(Records to use)

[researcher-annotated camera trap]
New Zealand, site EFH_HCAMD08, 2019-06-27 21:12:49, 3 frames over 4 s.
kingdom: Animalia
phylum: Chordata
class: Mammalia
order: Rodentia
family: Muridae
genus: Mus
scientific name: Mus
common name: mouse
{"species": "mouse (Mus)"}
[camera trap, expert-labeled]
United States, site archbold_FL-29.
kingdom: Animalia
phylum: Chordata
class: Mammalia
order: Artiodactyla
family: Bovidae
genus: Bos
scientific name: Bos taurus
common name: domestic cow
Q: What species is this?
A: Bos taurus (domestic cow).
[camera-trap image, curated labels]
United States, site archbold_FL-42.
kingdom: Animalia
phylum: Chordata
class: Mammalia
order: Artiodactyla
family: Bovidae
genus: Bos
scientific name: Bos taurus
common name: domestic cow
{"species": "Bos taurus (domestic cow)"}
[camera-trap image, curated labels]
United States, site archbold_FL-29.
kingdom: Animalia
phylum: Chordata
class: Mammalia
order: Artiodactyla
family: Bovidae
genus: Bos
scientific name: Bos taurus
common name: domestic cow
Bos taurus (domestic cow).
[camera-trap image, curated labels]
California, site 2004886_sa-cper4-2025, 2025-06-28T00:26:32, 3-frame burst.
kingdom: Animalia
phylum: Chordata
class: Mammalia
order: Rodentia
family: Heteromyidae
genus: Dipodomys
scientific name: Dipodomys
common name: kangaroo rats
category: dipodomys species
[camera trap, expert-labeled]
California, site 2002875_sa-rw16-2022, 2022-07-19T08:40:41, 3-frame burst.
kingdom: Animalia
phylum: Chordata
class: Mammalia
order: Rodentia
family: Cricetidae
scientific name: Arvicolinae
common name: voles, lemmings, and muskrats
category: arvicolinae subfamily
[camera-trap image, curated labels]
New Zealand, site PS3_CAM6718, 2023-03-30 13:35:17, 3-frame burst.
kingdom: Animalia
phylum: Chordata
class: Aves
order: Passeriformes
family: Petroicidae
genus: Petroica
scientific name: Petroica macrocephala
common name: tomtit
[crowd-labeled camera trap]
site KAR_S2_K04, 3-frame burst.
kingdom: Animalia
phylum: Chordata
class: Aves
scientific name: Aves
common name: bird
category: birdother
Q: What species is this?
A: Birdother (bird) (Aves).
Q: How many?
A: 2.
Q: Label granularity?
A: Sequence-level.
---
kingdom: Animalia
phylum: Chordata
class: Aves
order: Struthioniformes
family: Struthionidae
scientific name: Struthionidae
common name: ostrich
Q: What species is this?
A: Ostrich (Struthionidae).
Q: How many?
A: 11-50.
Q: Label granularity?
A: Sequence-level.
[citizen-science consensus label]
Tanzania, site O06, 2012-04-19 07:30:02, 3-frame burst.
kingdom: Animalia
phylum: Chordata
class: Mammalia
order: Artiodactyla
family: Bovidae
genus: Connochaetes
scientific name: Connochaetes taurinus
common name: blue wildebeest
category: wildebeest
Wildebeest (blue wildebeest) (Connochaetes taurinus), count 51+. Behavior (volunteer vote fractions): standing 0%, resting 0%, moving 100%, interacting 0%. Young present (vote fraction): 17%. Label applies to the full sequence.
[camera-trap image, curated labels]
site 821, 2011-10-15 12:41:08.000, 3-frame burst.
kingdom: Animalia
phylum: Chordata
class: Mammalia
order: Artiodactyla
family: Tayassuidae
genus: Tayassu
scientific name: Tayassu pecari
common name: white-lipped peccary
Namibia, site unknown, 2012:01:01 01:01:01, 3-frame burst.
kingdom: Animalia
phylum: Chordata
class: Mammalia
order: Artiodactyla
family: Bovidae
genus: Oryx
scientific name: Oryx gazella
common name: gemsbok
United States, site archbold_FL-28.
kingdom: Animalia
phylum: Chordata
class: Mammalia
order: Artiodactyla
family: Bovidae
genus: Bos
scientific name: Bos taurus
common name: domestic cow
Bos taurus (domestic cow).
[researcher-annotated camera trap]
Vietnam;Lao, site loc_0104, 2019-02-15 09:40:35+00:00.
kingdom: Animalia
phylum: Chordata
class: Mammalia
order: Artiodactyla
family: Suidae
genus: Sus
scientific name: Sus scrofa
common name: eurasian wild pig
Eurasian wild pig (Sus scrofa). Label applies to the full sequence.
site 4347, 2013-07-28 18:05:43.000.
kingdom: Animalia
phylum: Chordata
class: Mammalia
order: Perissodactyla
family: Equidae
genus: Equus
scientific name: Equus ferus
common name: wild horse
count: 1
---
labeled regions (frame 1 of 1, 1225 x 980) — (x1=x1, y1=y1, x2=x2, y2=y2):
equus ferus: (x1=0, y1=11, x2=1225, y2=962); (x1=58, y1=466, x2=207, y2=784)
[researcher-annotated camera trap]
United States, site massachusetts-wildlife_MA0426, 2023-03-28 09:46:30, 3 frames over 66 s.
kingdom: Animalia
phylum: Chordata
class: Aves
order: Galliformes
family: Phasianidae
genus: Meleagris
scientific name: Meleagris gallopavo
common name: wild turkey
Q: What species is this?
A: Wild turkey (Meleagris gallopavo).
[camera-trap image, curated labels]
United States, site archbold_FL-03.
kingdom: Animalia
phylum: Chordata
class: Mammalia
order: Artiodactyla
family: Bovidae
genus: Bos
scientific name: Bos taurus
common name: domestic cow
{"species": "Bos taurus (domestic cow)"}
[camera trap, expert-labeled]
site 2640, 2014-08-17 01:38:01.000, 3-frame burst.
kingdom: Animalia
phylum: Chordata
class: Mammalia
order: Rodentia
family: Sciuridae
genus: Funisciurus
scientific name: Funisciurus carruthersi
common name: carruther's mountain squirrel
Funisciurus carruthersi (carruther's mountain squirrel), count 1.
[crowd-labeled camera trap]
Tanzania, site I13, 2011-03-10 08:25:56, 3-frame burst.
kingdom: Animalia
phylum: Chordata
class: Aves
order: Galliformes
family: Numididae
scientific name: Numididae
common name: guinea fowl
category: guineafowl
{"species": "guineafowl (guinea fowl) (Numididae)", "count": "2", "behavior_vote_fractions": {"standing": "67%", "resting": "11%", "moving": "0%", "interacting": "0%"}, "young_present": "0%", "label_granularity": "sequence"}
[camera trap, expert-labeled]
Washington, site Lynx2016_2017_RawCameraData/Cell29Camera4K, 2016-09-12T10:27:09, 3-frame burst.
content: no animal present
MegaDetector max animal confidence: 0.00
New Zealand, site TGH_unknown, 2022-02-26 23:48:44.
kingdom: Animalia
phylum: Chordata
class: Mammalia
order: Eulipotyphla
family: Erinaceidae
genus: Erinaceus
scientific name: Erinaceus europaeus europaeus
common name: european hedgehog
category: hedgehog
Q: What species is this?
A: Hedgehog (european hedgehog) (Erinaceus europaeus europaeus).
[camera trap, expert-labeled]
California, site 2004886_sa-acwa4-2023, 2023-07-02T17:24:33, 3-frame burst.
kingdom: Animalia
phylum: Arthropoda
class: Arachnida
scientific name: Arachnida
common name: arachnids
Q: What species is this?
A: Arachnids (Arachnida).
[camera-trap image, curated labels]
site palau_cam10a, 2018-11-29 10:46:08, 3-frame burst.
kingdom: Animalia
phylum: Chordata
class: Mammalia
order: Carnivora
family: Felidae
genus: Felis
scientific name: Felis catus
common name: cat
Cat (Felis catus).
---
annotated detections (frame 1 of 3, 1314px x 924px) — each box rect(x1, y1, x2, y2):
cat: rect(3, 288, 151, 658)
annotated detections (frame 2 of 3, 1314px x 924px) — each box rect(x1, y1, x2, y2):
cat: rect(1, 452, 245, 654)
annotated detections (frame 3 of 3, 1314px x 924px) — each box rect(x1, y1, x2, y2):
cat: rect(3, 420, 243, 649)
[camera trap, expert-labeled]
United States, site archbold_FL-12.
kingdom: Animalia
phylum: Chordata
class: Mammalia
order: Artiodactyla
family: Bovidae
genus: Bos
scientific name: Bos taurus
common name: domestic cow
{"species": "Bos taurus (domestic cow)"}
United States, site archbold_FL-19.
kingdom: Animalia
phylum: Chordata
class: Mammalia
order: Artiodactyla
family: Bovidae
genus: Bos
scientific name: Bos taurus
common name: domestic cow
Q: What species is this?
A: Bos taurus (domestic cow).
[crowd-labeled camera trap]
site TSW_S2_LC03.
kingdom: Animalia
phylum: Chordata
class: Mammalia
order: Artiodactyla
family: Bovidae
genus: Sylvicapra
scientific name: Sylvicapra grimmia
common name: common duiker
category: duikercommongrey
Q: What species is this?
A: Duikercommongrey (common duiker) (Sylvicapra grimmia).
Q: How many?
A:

(End Records to use)

### Problem details
Write out exactly the lines that fall from the line with "order: Passeriformes" to the line with "genus: Connochaetes" in the records above, keeping both ends.

### Expected answer
order: Passeriformes
family: Petroicidae
genus: Petroica
scientific name: Petroica macrocephala
common name: tomtit
[crowd-labeled camera trap]
site KAR_S2_K04, 3-frame burst.
kingdom: Animalia
phylum: Chordata
class: Aves
scientific name: Aves
common name: bird
category: birdother
Q: What species is this?
A: Birdother (bird) (Aves).
Q: How many?
A: 2.
Q: Label granularity?
A: Sequence-level.
---
kingdom: Animalia
phylum: Chordata
class: Aves
order: Struthioniformes
family: Struthionidae
scientific name: Struthionidae
common name: ostrich
Q: What species is this?
A: Ostrich (Struthionidae).
Q: How many?
A: 11-50.
Q: Label granularity?
A: Sequence-level.
[citizen-science consensus label]
Tanzania, site O06, 2012-04-19 07:30:02, 3-frame burst.
kingdom: Animalia
phylum: Chordata
class: Mammalia
order: Artiodactyla
family: Bovidae
genus: Connochaetes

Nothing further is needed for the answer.